While there have been significant achievements in almost all disciplines, it must be appreciated that there is a definite capacity constraint in the Defence Research and Development Organisation. It is impossible for one DRDO to cater to the entire spectrum of products and services required by our three armed services.
DRDO, therefore, has progressively sought to draw in small & medium enterprises (SMEs) into areas of technology development. During the course of development projects, DRDO finds itself compelled to handle a number of issues related to technology transfer and productionisation like engineering development for production, product support etc which are not its core competence. DRDO, therefore, wishes to progressively shift these to industry/production partners and seeks the government's help in empowering it to benchmark private industries and to entrust them these tasks in entirety or by way of assistance to public sector/ordnance factories.
A fundamental problem is that the defence industry is comfortable with licenced production, rather than the more painstaking route of indigenous development. In the absence of policy directives to defence public sector units/ ordnance factories and even private sector industries wanting to enter defence production to ensure certain percentage of their turnover exclusively by way of indigenously developed products, the goals of self reliance cannot be met by DRDO's efforts alone.

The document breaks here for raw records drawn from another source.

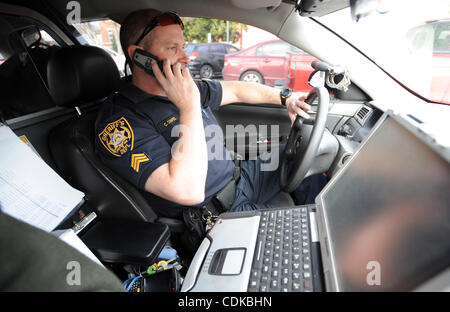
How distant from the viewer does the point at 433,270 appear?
0.40 meters

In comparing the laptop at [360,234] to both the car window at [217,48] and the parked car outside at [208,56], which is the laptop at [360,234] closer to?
the parked car outside at [208,56]

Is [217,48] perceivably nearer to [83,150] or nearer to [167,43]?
[167,43]

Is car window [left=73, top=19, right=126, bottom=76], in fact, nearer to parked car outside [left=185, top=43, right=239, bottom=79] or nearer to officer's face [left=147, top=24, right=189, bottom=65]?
officer's face [left=147, top=24, right=189, bottom=65]

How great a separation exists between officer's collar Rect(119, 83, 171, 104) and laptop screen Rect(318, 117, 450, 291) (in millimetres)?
967

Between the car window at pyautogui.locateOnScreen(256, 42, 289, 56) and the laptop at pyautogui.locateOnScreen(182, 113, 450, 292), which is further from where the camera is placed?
the car window at pyautogui.locateOnScreen(256, 42, 289, 56)

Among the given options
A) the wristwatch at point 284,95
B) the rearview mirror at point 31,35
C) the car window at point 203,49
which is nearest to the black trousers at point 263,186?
the wristwatch at point 284,95

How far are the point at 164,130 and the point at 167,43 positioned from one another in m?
0.43

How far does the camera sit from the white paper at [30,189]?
0.85 meters

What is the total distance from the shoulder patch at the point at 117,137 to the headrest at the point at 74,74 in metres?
0.28

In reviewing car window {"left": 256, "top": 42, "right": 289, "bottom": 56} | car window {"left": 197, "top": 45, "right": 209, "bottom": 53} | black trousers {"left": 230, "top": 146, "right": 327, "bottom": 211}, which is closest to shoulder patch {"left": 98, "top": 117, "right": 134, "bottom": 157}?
black trousers {"left": 230, "top": 146, "right": 327, "bottom": 211}

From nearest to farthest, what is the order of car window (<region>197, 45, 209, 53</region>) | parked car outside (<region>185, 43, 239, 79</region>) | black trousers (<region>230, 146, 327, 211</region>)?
1. black trousers (<region>230, 146, 327, 211</region>)
2. parked car outside (<region>185, 43, 239, 79</region>)
3. car window (<region>197, 45, 209, 53</region>)

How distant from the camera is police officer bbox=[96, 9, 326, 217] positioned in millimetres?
1037
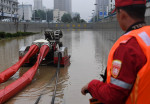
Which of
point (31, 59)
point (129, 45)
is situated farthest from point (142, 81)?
point (31, 59)

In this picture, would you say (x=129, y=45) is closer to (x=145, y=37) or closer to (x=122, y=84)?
(x=145, y=37)

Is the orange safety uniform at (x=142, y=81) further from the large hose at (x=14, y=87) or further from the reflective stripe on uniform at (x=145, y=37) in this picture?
the large hose at (x=14, y=87)

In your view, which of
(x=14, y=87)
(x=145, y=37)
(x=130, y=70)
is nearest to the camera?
(x=130, y=70)

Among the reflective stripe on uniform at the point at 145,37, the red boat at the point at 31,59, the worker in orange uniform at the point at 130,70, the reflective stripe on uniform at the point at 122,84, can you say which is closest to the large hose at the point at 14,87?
the red boat at the point at 31,59

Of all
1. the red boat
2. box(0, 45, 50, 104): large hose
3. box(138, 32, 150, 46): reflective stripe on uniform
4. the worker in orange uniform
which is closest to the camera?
the worker in orange uniform

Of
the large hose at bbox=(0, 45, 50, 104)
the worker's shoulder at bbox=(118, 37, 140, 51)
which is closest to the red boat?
the large hose at bbox=(0, 45, 50, 104)

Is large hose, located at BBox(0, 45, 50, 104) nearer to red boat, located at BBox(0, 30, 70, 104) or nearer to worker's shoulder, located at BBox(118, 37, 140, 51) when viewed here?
red boat, located at BBox(0, 30, 70, 104)

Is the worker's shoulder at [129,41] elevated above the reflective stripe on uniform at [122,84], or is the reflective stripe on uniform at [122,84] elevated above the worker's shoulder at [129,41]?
the worker's shoulder at [129,41]

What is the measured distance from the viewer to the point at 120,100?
1571 mm

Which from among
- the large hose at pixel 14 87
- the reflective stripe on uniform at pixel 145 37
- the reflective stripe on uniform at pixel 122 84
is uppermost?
the reflective stripe on uniform at pixel 145 37

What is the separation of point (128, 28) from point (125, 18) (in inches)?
3.3

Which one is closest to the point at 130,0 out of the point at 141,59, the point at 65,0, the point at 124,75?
the point at 141,59

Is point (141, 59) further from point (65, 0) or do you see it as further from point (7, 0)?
point (65, 0)

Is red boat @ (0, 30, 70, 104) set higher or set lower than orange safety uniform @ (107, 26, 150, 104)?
lower
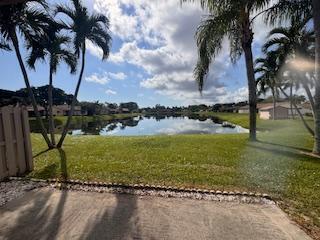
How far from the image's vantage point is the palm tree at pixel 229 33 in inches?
451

The private sector will have to be provided sweeteners, in terms of incentives for taking up at least engineering development for production and, where possible, participation right from early stages of project. All major acquisitions from abroad while providing short-term comfort to MoD, also places responsibility on it to ensure that the technology transfers and offset provisions be capitalised through follow-on projects to be taken up indigenously. If not, these gains will be dissipated and nullified.

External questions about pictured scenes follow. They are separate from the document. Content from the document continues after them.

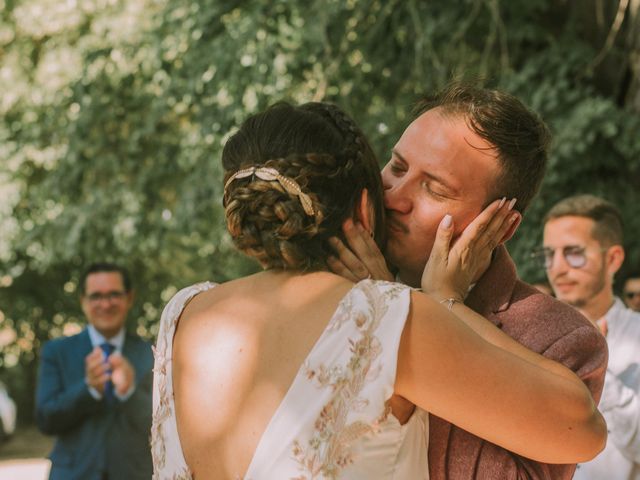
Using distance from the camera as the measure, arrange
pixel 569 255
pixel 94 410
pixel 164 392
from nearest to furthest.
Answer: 1. pixel 164 392
2. pixel 569 255
3. pixel 94 410

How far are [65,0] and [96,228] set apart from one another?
2.71m

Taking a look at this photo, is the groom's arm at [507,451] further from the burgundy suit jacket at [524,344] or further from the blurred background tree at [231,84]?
the blurred background tree at [231,84]

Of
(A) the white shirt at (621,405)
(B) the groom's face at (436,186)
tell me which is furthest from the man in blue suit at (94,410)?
(B) the groom's face at (436,186)

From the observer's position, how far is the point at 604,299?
492 cm

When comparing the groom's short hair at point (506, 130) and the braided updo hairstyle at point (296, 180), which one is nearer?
the braided updo hairstyle at point (296, 180)

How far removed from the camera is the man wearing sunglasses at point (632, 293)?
7262 mm

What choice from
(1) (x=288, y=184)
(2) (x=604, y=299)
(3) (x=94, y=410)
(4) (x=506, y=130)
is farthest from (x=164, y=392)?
(3) (x=94, y=410)

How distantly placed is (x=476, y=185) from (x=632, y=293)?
510 cm

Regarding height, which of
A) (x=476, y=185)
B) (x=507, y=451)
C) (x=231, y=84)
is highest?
(x=476, y=185)

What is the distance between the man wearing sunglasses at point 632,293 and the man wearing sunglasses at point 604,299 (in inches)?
86.8

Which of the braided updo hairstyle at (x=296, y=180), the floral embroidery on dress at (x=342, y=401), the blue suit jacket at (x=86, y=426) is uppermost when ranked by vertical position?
the braided updo hairstyle at (x=296, y=180)

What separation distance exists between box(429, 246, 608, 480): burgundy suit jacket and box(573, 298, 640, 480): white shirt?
1.88 meters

To claim India's rightful place as geopolitical power, we need to establish capability in propulsion, navigation, sensors etc. There is a need to invest heavily in basic research in universities. Adequate funding to our scientific institutions is required to generate expertise/experts in these areas through advanced courses. This is a time consuming and cost intensive activity. Until then strategic tie-up for specific products with certain countries, on whom we can depend, maybe the only solution. The strategy for acquisitions from abroad must factor in this requirement. Apart from academic qualifications, the scientists/engineers need to get trained in specific tasks to pickup skills and talent for creatively transforming knowledge into products and systems. The industry can only mature through participation in development projects, technology absorption and value addition, fabrications and process engineering, packaging and integration. Hence, a deliberate policy for investment in production in respect of indigenous developments is essential for industries to mature.
We are confident that each entity -- the services, the MoD, the department of defence production and DRDO will respond to this challenge and the government will promote necessary ambience through decentralisation and greater autonomy.

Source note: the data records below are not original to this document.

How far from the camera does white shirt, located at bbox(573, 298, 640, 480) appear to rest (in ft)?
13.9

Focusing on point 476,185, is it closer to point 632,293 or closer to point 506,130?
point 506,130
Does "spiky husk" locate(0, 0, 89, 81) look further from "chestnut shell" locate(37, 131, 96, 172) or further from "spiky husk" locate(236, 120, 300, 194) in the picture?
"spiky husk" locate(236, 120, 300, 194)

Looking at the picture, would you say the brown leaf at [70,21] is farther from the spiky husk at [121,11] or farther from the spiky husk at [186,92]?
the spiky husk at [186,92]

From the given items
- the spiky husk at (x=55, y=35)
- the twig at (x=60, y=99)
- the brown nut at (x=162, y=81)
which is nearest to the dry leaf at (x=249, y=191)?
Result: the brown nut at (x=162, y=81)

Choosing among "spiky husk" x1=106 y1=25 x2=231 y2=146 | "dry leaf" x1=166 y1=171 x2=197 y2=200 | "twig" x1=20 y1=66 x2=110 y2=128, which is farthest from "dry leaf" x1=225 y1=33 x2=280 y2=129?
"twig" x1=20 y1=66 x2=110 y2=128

A DRDO Review Committee, as a sequel to Kelkar Committee, was constituted to review the functioning of DRDO and recommend all round changes for sharpening defence technology and enhancing self-reliance. The committee has lauded the contributions of DRDO in developing and producing strategic systems and critical technologies. The committee is of the strong view that only if the need for self-reliance is legislated, the contributions of DRDO can become wholesome. The constitution of a Defence Technology Commission to play a major role in bringing about these transformations is suggested. DRDO has also engaged the National Council of Applied Economic Research to carry out an assessment of defence research and development through case studies.
Fortunately, DRDO, in its 50th year, has over 50 per cent of its technical workforce in the age group of 25-35 yrs. These budding technocrats have enough challenges in the current and foreseeable projects, which they can enjoy, gifted with better capability, and greater networking.
Excerpts from the speech of M Natarajan, Secretary Defence Research and Development and Scientific Advisor to the Defence Minister in New Delhi on May 12 during the DRDO golden jubilee celebrations.